## What is required:
Exact copies of the records below are needed, free of pictures.

## Raw data:
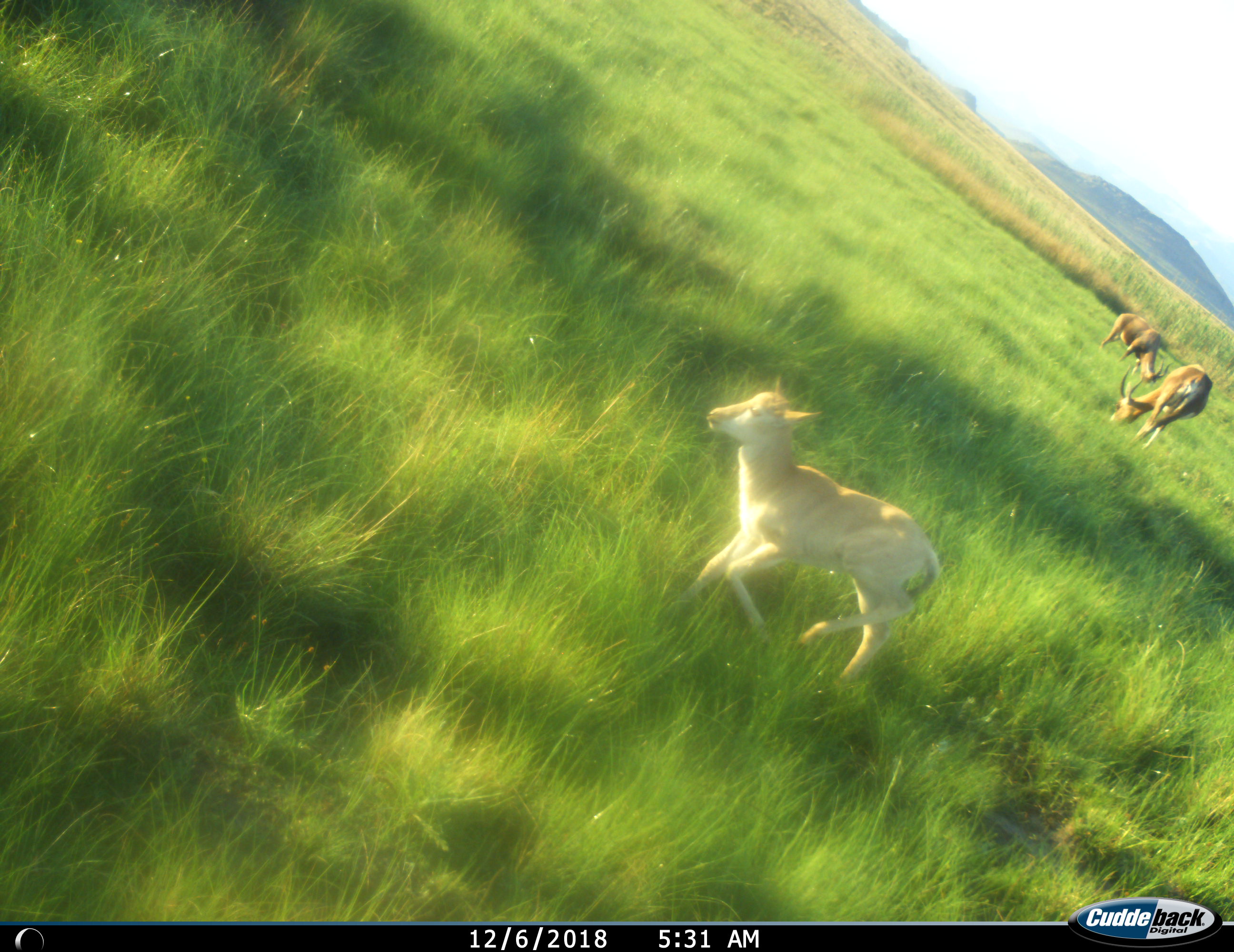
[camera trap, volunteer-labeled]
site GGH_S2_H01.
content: unidentified animal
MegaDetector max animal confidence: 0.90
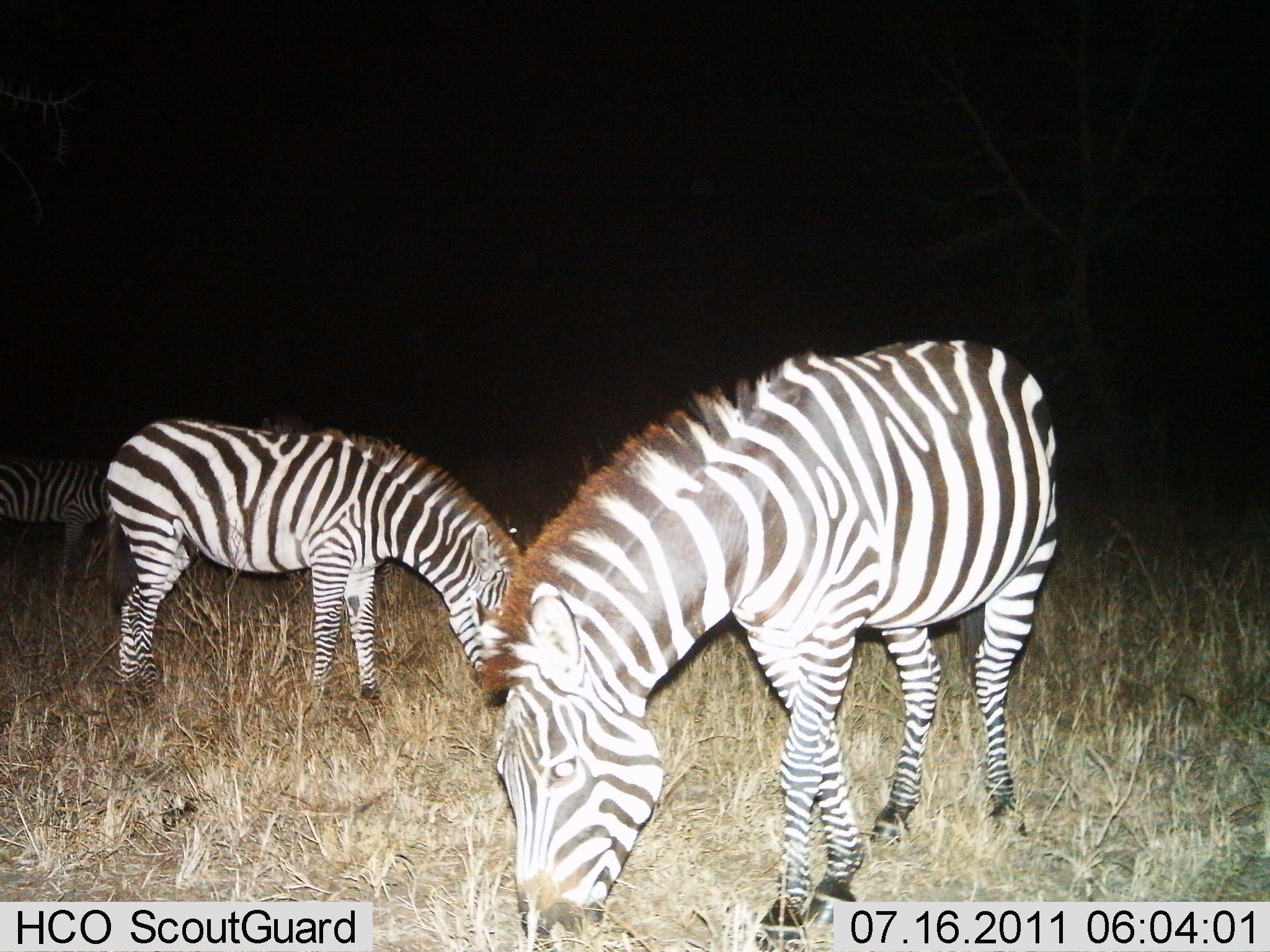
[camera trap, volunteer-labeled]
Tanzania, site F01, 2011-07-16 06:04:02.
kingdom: Animalia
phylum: Chordata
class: Mammalia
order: Perissodactyla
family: Equidae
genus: Equus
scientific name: Equus quagga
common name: plains zebra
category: zebra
Zebra (plains zebra) (Equus quagga), count 3. Behavior (volunteer vote fractions): standing 25%, resting 0%, moving 0%, interacting 0%. Young present (vote fraction): 0%. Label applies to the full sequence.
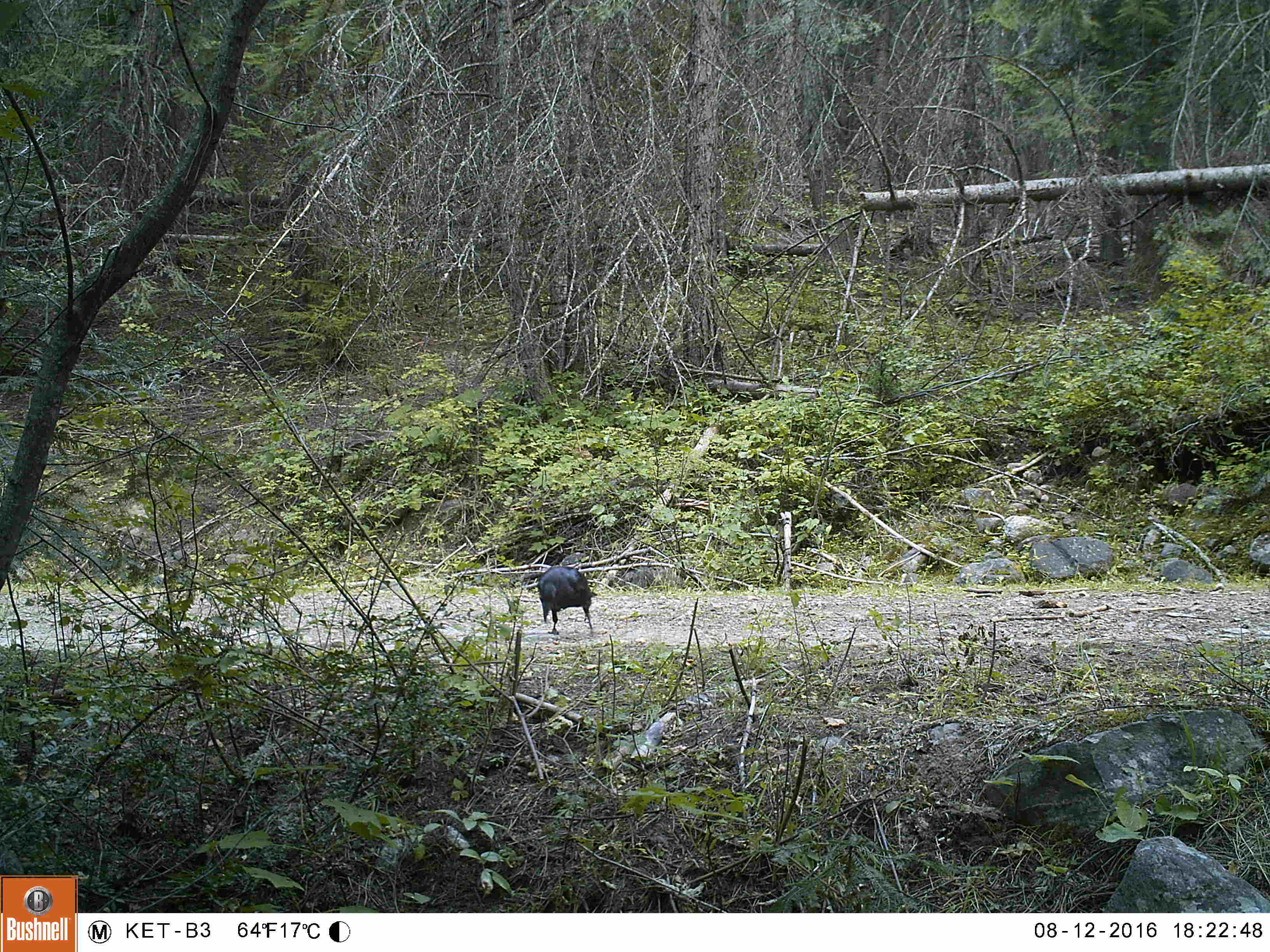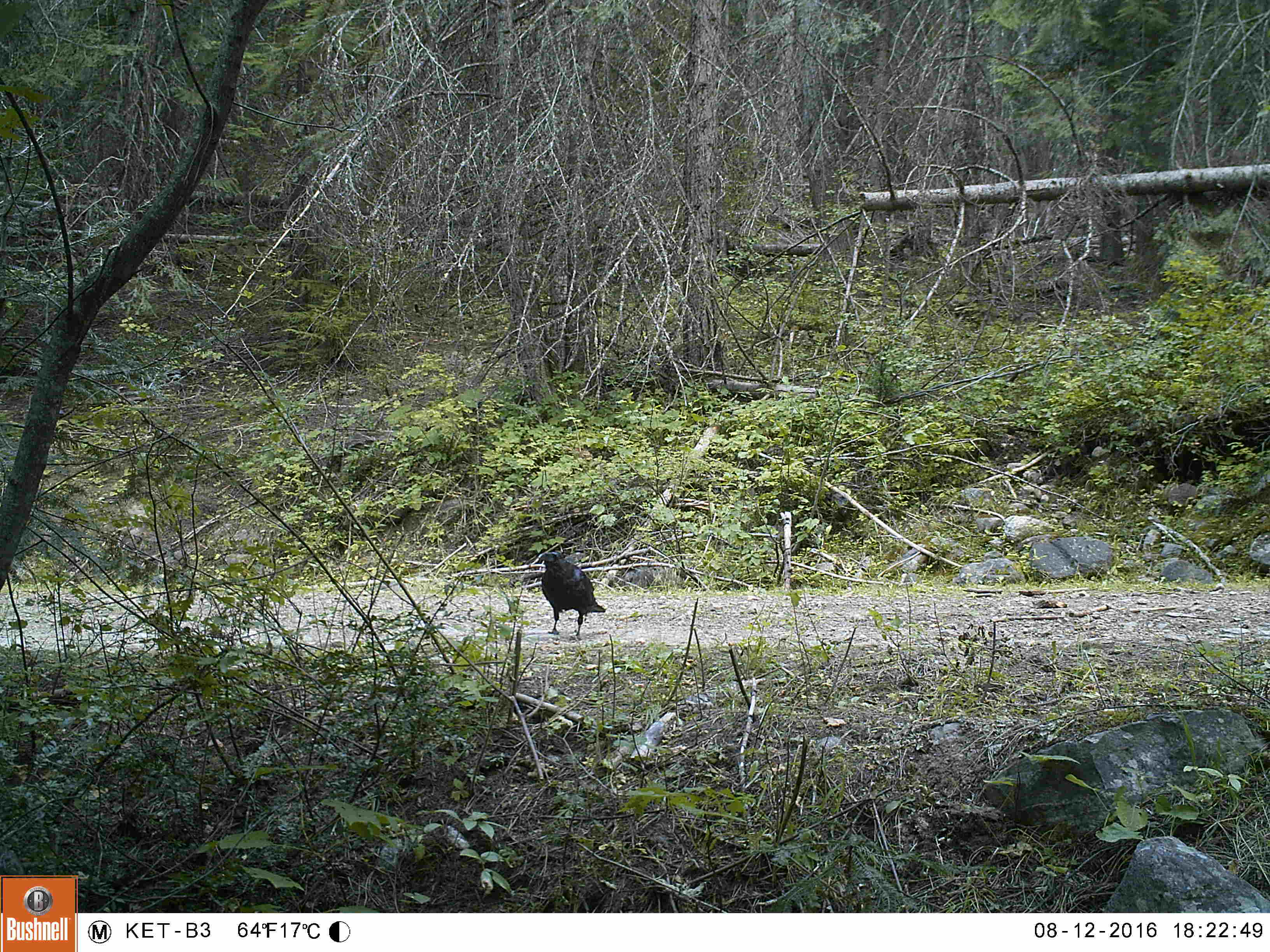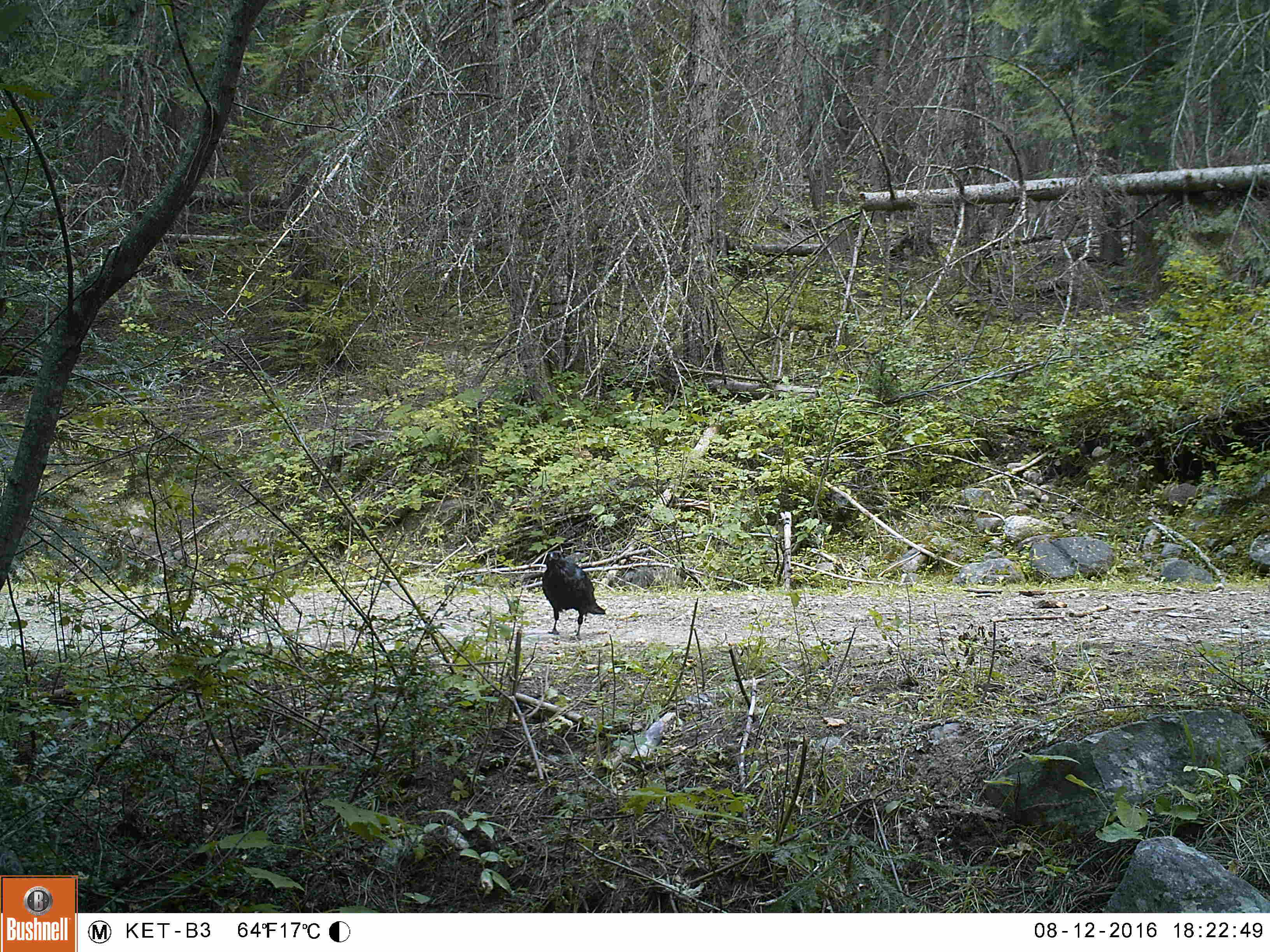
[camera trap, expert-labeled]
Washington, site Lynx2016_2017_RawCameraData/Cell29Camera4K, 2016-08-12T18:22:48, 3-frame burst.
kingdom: Animalia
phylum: Chordata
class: Aves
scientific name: Aves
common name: birds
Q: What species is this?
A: Aves (birds).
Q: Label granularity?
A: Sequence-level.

## Answer section:
[camera trap, volunteer-labeled]
site GGH_S2_H01.
content: unidentified animal
MegaDetector max animal confidence: 0.90
[camera trap, volunteer-labeled]
Tanzania, site F01, 2011-07-16 06:04:02.
kingdom: Animalia
phylum: Chordata
class: Mammalia
order: Perissodactyla
family: Equidae
genus: Equus
scientific name: Equus quagga
common name: plains zebra
category: zebra
Zebra (plains zebra) (Equus quagga), count 3. Behavior (volunteer vote fractions): standing 25%, resting 0%, moving 0%, interacting 0%. Young present (vote fraction): 0%. Label applies to the full sequence.
[camera trap, expert-labeled]
Washington, site Lynx2016_2017_RawCameraData/Cell29Camera4K, 2016-08-12T18:22:48, 3-frame burst.
kingdom: Animalia
phylum: Chordata
class: Aves
scientific name: Aves
common name: birds
Q: What species is this?
A: Aves (birds).
Q: Label granularity?
A: Sequence-level.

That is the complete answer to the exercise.